WHAT IS REQUIRED: The line containing "order: Lagomorpha" marks the end; copy exactly all lines from the start of the material up to and including it.
----------------
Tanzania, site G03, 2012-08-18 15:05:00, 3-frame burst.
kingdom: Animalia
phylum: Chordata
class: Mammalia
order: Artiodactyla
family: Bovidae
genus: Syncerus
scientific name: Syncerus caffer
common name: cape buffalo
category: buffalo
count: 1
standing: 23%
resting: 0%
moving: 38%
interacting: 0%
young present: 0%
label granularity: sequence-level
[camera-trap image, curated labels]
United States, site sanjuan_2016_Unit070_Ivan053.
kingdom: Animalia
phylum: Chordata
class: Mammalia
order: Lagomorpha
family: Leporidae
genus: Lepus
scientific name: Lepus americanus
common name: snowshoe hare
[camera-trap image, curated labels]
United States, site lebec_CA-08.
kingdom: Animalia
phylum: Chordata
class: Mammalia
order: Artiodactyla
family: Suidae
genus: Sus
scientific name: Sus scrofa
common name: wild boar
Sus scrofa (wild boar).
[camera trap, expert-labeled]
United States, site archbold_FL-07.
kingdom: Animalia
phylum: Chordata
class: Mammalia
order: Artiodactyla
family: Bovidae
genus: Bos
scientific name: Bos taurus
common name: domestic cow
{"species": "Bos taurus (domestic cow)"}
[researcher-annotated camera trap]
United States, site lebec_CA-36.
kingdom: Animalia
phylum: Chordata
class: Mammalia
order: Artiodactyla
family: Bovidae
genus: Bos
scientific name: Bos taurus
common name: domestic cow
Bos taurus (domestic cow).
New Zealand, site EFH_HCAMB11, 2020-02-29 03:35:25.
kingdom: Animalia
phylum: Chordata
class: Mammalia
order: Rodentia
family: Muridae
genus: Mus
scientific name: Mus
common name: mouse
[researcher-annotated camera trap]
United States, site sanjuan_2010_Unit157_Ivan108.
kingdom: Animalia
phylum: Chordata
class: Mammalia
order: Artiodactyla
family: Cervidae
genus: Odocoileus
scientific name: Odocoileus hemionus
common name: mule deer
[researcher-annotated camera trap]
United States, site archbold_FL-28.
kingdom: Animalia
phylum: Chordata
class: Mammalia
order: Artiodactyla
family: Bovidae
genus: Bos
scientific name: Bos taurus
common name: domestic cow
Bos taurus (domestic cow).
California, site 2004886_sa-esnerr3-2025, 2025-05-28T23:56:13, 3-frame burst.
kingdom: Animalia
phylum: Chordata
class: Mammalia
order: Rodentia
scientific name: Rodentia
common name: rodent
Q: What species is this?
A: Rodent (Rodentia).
----------------
SOLUTION BELOW:
Tanzania, site G03, 2012-08-18 15:05:00, 3-frame burst.
kingdom: Animalia
phylum: Chordata
class: Mammalia
order: Artiodactyla
family: Bovidae
genus: Syncerus
scientific name: Syncerus caffer
common name: cape buffalo
category: buffalo
count: 1
standing: 23%
resting: 0%
moving: 38%
interacting: 0%
young present: 0%
label granularity: sequence-level
[camera-trap image, curated labels]
United States, site sanjuan_2016_Unit070_Ivan053.
kingdom: Animalia
phylum: Chordata
class: Mammalia
order: Lagomorpha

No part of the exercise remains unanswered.